Somit ist auch hinsichtlich dieses Tatvorwurfes Verschulden zumindest in Form der Fahrlässigkeit anzunehmen.

4.5. Die Überprüfung der Strafbemessung ergab, dass diese entsprechend den Grundsätzen des § 19 VStG vorgenommen wurde.

In Anbetracht der Schwere der angelasteten Verwaltungsübertretungen konnten sowohl aus spezial- als auch aus generalpräventiven Gründen die verhängten Strafen nicht herabgesetzt werden. Das geringe Einkommen, das der Berufungswerber anlässlich der mündlichen Verhandlung behauptete, hat er nicht belegt; es wäre in Anbetracht der Schwere der Delikte auch kein Grund zur Herabsetzung der Strafen.

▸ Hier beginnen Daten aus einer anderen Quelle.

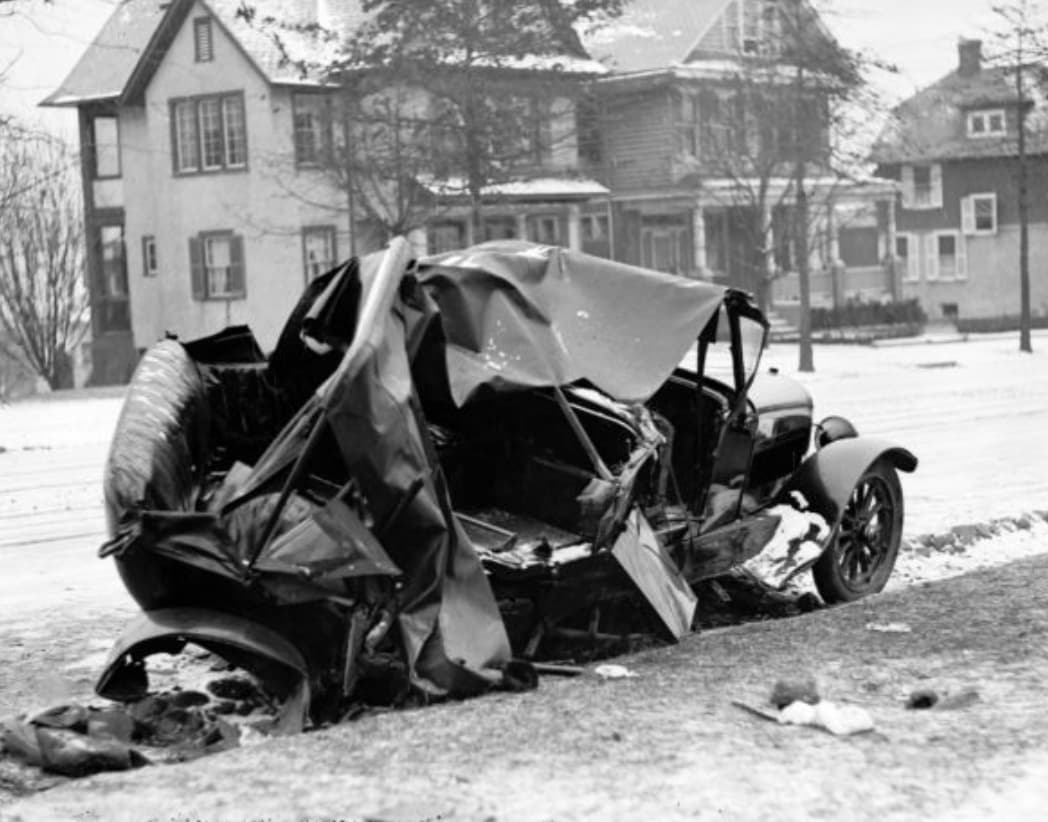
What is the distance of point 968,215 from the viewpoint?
6919 centimetres

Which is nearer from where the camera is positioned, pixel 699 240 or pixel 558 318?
pixel 558 318

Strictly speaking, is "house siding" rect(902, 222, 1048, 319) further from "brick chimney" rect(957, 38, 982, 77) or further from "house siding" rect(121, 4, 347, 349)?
"house siding" rect(121, 4, 347, 349)

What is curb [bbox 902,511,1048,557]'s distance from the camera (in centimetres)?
1183

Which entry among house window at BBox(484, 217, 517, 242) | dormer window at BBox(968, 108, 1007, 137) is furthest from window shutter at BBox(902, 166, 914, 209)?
house window at BBox(484, 217, 517, 242)

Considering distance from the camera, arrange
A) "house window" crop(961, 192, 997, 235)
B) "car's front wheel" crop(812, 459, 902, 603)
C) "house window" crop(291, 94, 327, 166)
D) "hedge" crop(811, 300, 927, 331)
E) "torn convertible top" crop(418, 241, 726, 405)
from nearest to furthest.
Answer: "torn convertible top" crop(418, 241, 726, 405)
"car's front wheel" crop(812, 459, 902, 603)
"house window" crop(291, 94, 327, 166)
"hedge" crop(811, 300, 927, 331)
"house window" crop(961, 192, 997, 235)

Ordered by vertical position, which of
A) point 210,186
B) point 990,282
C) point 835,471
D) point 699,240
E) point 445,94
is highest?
point 445,94

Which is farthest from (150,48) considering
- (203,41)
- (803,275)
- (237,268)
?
(803,275)

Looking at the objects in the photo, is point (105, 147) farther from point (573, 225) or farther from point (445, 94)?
point (445, 94)

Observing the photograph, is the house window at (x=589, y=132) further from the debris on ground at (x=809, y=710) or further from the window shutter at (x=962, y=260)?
the debris on ground at (x=809, y=710)

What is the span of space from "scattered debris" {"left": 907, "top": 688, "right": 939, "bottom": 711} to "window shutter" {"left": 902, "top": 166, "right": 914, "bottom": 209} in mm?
65130

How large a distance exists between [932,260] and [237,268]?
33351 millimetres

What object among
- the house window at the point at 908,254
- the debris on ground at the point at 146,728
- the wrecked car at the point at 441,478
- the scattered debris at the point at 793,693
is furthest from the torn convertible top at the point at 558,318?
the house window at the point at 908,254

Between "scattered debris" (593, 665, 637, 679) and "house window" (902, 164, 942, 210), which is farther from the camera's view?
"house window" (902, 164, 942, 210)

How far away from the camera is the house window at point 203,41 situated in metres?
45.1
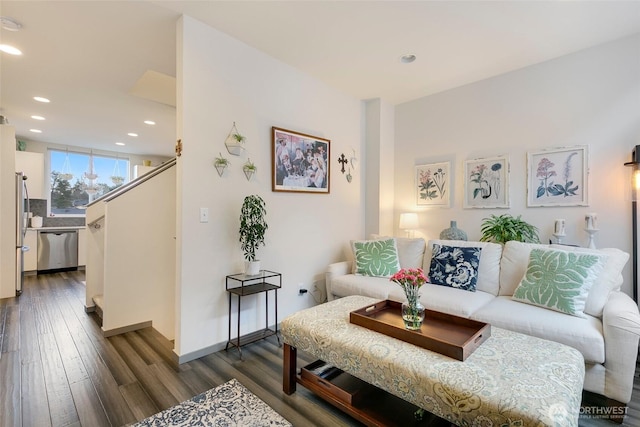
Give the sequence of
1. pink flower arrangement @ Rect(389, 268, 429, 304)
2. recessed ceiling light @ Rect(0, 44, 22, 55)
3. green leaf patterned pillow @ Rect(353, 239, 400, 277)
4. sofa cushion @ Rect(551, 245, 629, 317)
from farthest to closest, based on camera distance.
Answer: green leaf patterned pillow @ Rect(353, 239, 400, 277) → recessed ceiling light @ Rect(0, 44, 22, 55) → sofa cushion @ Rect(551, 245, 629, 317) → pink flower arrangement @ Rect(389, 268, 429, 304)

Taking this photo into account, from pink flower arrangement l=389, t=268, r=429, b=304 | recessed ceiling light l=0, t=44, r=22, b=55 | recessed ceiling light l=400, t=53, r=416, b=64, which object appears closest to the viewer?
pink flower arrangement l=389, t=268, r=429, b=304

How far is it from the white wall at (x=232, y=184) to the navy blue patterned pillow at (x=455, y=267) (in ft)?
4.21

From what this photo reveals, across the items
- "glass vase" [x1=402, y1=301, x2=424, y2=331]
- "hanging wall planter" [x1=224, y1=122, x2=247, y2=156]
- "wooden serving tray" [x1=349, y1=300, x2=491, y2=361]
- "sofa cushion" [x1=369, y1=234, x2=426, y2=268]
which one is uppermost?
"hanging wall planter" [x1=224, y1=122, x2=247, y2=156]

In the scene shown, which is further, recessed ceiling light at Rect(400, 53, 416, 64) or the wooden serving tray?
recessed ceiling light at Rect(400, 53, 416, 64)

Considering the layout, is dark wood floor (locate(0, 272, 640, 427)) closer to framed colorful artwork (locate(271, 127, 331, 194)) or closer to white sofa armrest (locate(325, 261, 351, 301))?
white sofa armrest (locate(325, 261, 351, 301))

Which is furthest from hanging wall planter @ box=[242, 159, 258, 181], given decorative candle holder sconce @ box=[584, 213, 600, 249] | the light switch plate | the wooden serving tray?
decorative candle holder sconce @ box=[584, 213, 600, 249]

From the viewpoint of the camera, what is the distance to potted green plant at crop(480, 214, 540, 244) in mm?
3064

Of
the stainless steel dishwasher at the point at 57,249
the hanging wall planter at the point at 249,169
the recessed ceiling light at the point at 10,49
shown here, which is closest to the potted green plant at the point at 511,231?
the hanging wall planter at the point at 249,169

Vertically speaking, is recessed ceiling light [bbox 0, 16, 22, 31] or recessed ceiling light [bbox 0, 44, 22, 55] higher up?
recessed ceiling light [bbox 0, 16, 22, 31]

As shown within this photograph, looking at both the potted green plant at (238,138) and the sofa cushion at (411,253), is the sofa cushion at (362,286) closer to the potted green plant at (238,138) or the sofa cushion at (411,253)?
the sofa cushion at (411,253)

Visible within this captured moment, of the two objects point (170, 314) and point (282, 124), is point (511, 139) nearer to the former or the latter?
point (282, 124)

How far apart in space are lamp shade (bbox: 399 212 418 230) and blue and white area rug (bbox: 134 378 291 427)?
2736 mm

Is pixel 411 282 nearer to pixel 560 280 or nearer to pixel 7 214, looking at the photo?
pixel 560 280

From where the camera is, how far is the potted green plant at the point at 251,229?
8.66 feet
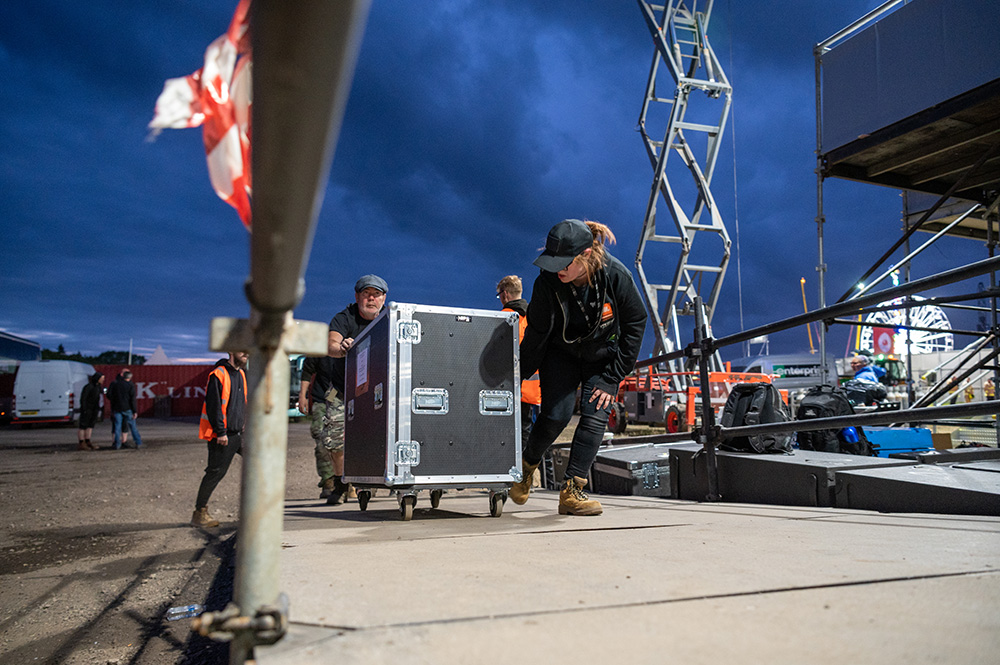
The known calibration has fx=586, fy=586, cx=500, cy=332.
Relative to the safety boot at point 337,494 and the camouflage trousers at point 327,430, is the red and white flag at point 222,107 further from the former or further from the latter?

Es war daher spruchgemäß zu entscheiden.

Zu II.:

Gemäß § 64 Abs.1 und 2 VStG ist in jeder Entscheidung eines unabhängigen Verwaltungssenates, mit der ein Straferkenntnis bestätigt wird, auszusprechen, dass der Bestrafte einen Beitrag zu den Kosten des Berufungsverfahrens zu leisten hat, der mit weiteren 20 % der verhängten Strafe zu bemessen ist. Da Geldstrafen in Höhe von insgesamt 8.000 S verhängt wurden, beträgt der Verfahrenskostenbeitrag für das Berufungsverfahren 1.600 S.

Rechtsmittelbelehrung:

Gegen diesen Bescheid ist kein ordentliches Rechtsmittel zulässig.

Hinweis:

Gegen diesen Bescheid kann innerhalb von sechs Wochen ab seiner Zustellung eine Beschwerde an den Verfassungsgerichtshof oder an den Verwaltungsgerichtshof erhoben werden; diese muss - von gesetzlichen Ausnahmen abgesehen - jeweils von einem Rechtsanwalt unterschrieben sein. Für jede dieser Beschwerden ist eine Gebühr von 2.500 S (entspricht 181,68 €) zu entrichten.